Pour pallier l'interdiction des visites, l'hôpital s'est adapté depuis la première vague. Des smartphones et des tablettes ont été distribués dans les services afin que les patients puissent entretenir le lien avec leur famille. Des conversations vidéo sont ainsi possibles. "Ça ne remplace pas une visite mais c'est plus humain et gai qu'un simple coup de téléphone", concède la porte-parole. 

De plus, une conciergerie a été installée. Les proches des patients peuvent ainsi leur déposer des colis dans cet espace accessible tous les jours de la semaine. 

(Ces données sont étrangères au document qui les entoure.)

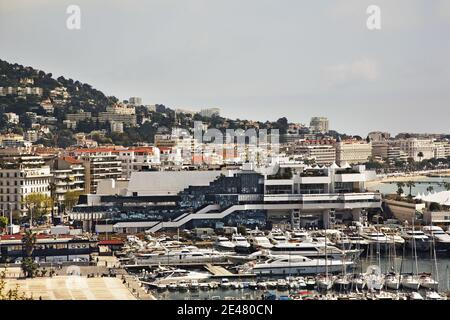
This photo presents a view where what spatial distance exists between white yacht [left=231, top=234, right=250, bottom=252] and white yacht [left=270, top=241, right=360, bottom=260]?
20.7 inches

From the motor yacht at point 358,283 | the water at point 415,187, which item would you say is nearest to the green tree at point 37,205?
the motor yacht at point 358,283

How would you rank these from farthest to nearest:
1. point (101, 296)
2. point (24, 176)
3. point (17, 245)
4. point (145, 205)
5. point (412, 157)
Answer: point (412, 157) → point (24, 176) → point (145, 205) → point (17, 245) → point (101, 296)

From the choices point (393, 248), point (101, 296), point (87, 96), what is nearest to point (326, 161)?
point (87, 96)

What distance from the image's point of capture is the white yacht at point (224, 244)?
47.2ft

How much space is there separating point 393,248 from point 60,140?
16760 mm

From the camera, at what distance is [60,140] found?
29.5 meters

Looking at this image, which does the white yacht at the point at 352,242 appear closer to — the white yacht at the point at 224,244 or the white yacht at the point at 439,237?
the white yacht at the point at 439,237

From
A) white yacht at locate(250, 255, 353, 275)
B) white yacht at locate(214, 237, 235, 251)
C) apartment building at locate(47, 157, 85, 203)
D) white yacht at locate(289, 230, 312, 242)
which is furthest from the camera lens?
apartment building at locate(47, 157, 85, 203)

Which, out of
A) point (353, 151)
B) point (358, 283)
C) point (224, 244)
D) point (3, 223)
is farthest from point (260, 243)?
point (353, 151)

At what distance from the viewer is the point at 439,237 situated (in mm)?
15133

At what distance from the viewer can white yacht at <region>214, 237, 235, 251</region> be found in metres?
14.4

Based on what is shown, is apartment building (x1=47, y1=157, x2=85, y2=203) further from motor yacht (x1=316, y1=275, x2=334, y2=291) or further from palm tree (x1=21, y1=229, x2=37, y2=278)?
motor yacht (x1=316, y1=275, x2=334, y2=291)

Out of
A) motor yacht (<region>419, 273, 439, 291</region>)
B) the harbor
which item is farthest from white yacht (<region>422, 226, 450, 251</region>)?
motor yacht (<region>419, 273, 439, 291</region>)
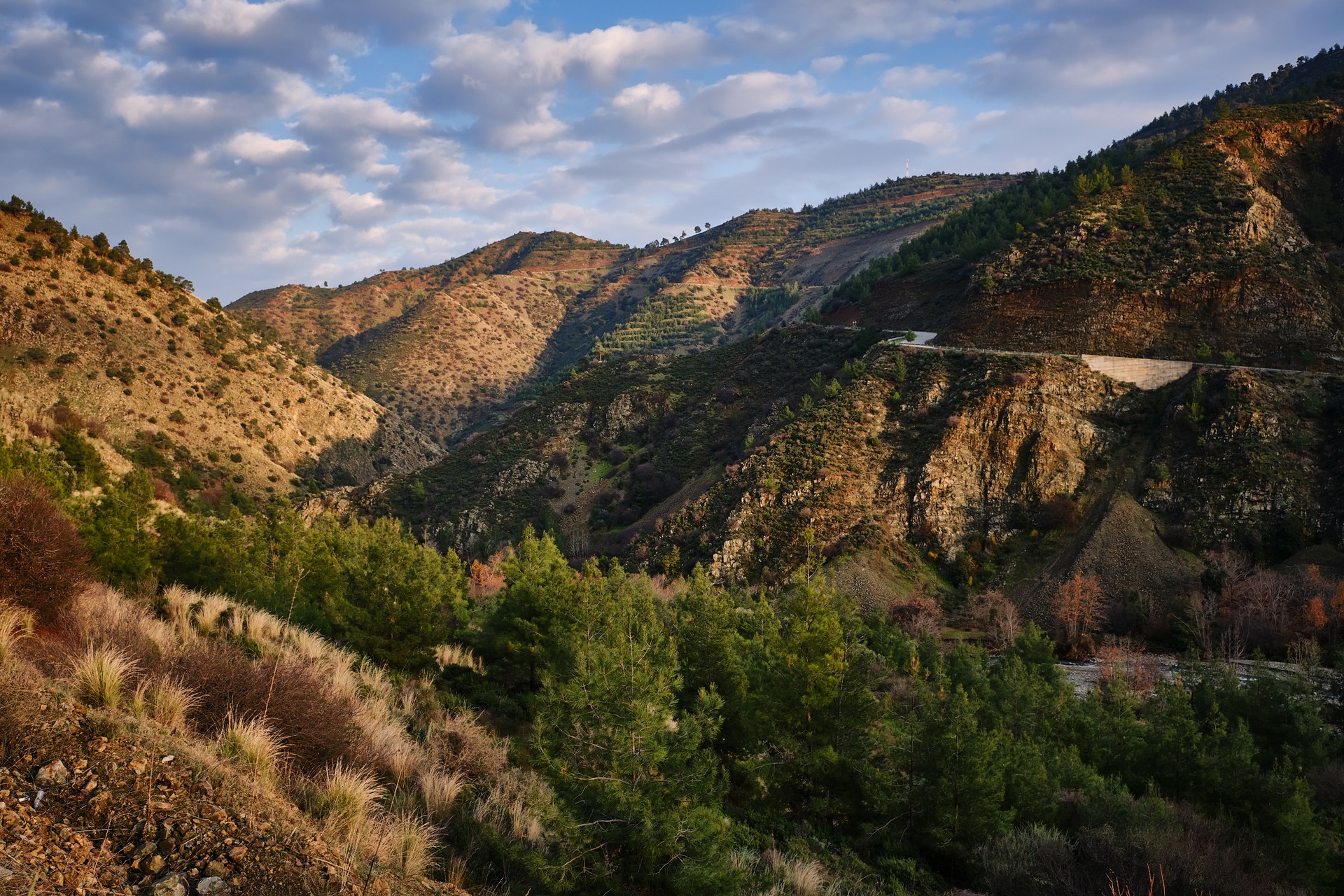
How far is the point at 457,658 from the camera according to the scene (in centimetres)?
1747

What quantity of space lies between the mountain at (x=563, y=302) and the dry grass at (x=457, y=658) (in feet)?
246

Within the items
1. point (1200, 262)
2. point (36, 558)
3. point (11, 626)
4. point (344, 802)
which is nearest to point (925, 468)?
point (1200, 262)

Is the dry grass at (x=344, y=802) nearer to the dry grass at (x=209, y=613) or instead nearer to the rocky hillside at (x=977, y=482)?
the dry grass at (x=209, y=613)

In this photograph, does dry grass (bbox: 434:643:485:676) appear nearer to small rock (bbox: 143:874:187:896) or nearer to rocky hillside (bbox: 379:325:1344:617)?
small rock (bbox: 143:874:187:896)

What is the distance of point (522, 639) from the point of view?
1736 cm

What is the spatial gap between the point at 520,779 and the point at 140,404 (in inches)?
2327

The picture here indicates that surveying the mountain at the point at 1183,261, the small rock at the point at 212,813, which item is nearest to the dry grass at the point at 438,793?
the small rock at the point at 212,813

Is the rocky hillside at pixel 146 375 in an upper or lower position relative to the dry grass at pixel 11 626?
upper

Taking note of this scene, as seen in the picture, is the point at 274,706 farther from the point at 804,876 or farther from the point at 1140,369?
the point at 1140,369

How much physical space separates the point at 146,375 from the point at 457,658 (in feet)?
176

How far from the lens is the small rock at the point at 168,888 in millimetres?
4180

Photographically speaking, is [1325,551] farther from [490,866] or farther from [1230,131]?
[490,866]

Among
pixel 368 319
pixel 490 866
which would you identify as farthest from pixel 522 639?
pixel 368 319

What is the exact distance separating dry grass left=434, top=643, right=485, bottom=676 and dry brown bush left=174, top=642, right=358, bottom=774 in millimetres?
8548
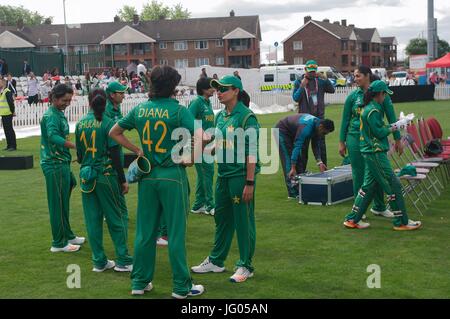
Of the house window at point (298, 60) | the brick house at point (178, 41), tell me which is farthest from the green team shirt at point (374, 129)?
the house window at point (298, 60)

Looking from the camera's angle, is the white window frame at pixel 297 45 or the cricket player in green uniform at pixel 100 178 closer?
the cricket player in green uniform at pixel 100 178

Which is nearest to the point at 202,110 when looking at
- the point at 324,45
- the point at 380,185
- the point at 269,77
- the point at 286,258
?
the point at 380,185

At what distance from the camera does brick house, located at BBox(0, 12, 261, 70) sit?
307ft

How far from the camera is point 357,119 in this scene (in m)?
9.56

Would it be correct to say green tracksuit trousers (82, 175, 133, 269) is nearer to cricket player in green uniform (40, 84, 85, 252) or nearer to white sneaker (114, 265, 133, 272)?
white sneaker (114, 265, 133, 272)

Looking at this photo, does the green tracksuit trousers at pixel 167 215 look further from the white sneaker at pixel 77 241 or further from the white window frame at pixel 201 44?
the white window frame at pixel 201 44

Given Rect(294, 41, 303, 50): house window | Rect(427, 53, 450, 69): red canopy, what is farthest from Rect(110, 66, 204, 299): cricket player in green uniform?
Rect(294, 41, 303, 50): house window

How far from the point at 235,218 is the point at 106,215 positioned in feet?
4.61

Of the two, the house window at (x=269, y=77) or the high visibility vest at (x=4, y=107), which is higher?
the house window at (x=269, y=77)

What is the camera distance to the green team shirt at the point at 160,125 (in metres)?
6.00

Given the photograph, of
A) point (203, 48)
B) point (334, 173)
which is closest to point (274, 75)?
point (203, 48)

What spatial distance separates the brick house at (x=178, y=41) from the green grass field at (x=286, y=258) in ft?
276
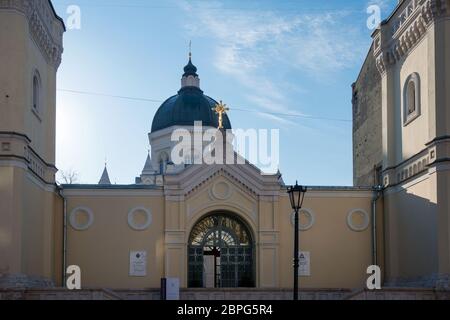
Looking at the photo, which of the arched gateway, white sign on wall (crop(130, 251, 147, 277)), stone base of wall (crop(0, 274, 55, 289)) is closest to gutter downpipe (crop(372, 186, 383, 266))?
the arched gateway

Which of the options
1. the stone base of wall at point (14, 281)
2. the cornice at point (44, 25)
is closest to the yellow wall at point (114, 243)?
the cornice at point (44, 25)

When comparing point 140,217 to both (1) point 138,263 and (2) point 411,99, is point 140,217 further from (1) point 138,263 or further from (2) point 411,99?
(2) point 411,99

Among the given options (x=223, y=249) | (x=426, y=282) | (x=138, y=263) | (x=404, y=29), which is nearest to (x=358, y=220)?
(x=223, y=249)

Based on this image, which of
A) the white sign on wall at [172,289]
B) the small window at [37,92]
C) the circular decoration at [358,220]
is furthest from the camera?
the circular decoration at [358,220]

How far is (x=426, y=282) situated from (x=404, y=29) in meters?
9.83

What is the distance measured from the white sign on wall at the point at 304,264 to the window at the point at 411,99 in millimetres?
7047

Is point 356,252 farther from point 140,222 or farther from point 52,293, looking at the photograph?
point 52,293

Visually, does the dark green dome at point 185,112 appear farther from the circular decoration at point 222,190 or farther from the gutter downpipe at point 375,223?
the gutter downpipe at point 375,223

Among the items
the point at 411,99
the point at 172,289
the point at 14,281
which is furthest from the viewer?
the point at 411,99

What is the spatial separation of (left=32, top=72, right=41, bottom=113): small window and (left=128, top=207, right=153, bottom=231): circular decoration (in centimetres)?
627

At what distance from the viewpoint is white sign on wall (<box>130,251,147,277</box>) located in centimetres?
3366

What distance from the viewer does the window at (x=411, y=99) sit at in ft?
99.5

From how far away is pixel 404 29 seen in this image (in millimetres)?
31469
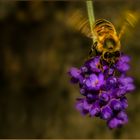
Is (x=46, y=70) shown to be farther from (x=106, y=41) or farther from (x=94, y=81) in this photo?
(x=94, y=81)

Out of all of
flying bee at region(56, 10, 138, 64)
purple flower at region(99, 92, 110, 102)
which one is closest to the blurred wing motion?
flying bee at region(56, 10, 138, 64)

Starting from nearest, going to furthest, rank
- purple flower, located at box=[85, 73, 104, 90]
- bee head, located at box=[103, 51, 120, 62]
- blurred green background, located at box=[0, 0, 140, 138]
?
purple flower, located at box=[85, 73, 104, 90]
bee head, located at box=[103, 51, 120, 62]
blurred green background, located at box=[0, 0, 140, 138]

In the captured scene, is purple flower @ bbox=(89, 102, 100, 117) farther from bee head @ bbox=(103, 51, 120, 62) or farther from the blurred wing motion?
the blurred wing motion

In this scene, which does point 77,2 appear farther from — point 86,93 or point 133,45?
point 86,93

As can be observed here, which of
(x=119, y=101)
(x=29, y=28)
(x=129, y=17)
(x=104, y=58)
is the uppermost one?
(x=29, y=28)

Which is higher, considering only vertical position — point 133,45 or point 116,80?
point 133,45

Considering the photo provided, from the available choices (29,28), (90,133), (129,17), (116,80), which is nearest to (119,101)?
(116,80)

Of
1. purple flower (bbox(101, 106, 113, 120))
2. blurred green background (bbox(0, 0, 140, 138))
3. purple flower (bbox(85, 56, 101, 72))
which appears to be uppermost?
blurred green background (bbox(0, 0, 140, 138))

C'est très frustrant et douloureux

De son côté, Mirella se prépare progressivement à devenir jeune maman. Autant de moments qu'elle aurait aimé partager avec sa mère. "Devenir grand-mère pour la première fois est un grand moment. Surtout pour ma maman, elle attendait cela depuis si longtemps. Et voici qu'elle se retrouve en milieu hospitalier, sans presque rien comme visite, sans soutien familial, depuis 3 mois", témoigne-t-elle. 

Mirella a fait ses calculs. Si l'on imagine un déconfinement en mai, que les visites à plusieurs dans les hôpitaux sont de nouveau possibles, son enfant aura déjà un mois. "C'est un moment important qu'on doit vivre ensemble. C'est très frustrant et douloureux", conclut-elle.